Data management and description analysis was done by using R packages including “epicalc”, “plyr” and “reshape2”. Logistic regression was conducted by using R package “ice”. Inference was made based on the chi-square test in univariate analysis. P-value less than 0.05 suggests there is a significant difference among different categories. The 95% confidence interval and p-value were calculated in the logistic regression model. The likelihood ratio test and Wald’s test were used to test the statistical significance of the variable in the logistic regression model. A p-value less than 0.05 suggests the statistical significance of a variable in the model. All statistical analysis was conducted using R software version 3.5.2.

A generalized additive model was conducted by using R package “mgcv”. Generalized additive models are generalized linear models in which the linear predictor depends linearly on unknown smooth functions of some predictor variables, and interest focuses on inference about these smooth functions.
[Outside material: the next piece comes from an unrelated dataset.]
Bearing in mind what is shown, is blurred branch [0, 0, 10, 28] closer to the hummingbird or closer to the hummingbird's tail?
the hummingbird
Therefore, the advantage of the generalized additive model (GAM) lies in relaxing the near universal statistical assumption of linearity, and thereby potentially allowing the discovery of important trends that may have been missed in traditional analyses. We actually tried to smooth all applicable continuous variables to see if non-linear relationship was expected. In the usual practice of assessing non-linearity, the value of a continuous variable is cut into ordinal strata and the ordinal variable is tested with a linear model. The smoothing technique takes segments of data and assesses the relationship of the continuous predictor with the outcome and gives a series of values rather than a single value for the beta estimate26. The equation of generalized additive model is as follows: g(E(y)) = β0 + f1(x1) + f2(x2) + ··· + fm(xm). The best fitted multivariate model was met by stepwise varible selection based on Akaike information criterion (AIC). First, we select the possible variables based on the conclusions of previous similar studies and univariate analysis between two groups. Then we applied stepwise model selection to looking for better fitted model. Last, we decided the final variables on the basis of statistical model selection based on Akaiki Information Criterion (AIC) and suggestion from other studies.

Ethical consideration

This study was conducted according to the World Medical Association Declaration of Helsinki and conformed to ICMJE Recommendations for the Conduct, Reporting, Editing, and Publication of Scholarly Work in Medical Journals. This study was approved by the Ethical Committee of the Faculty of Medicine, Prince of Songkla University. Since the data were collected from the process of routine health examination, the content form was not required from the participants. Written informed consent was waived by the Ethical Committee of the Faculty of Medicine, Prince of Songkla University. All the information that might violate the right of privacy were not included in this study.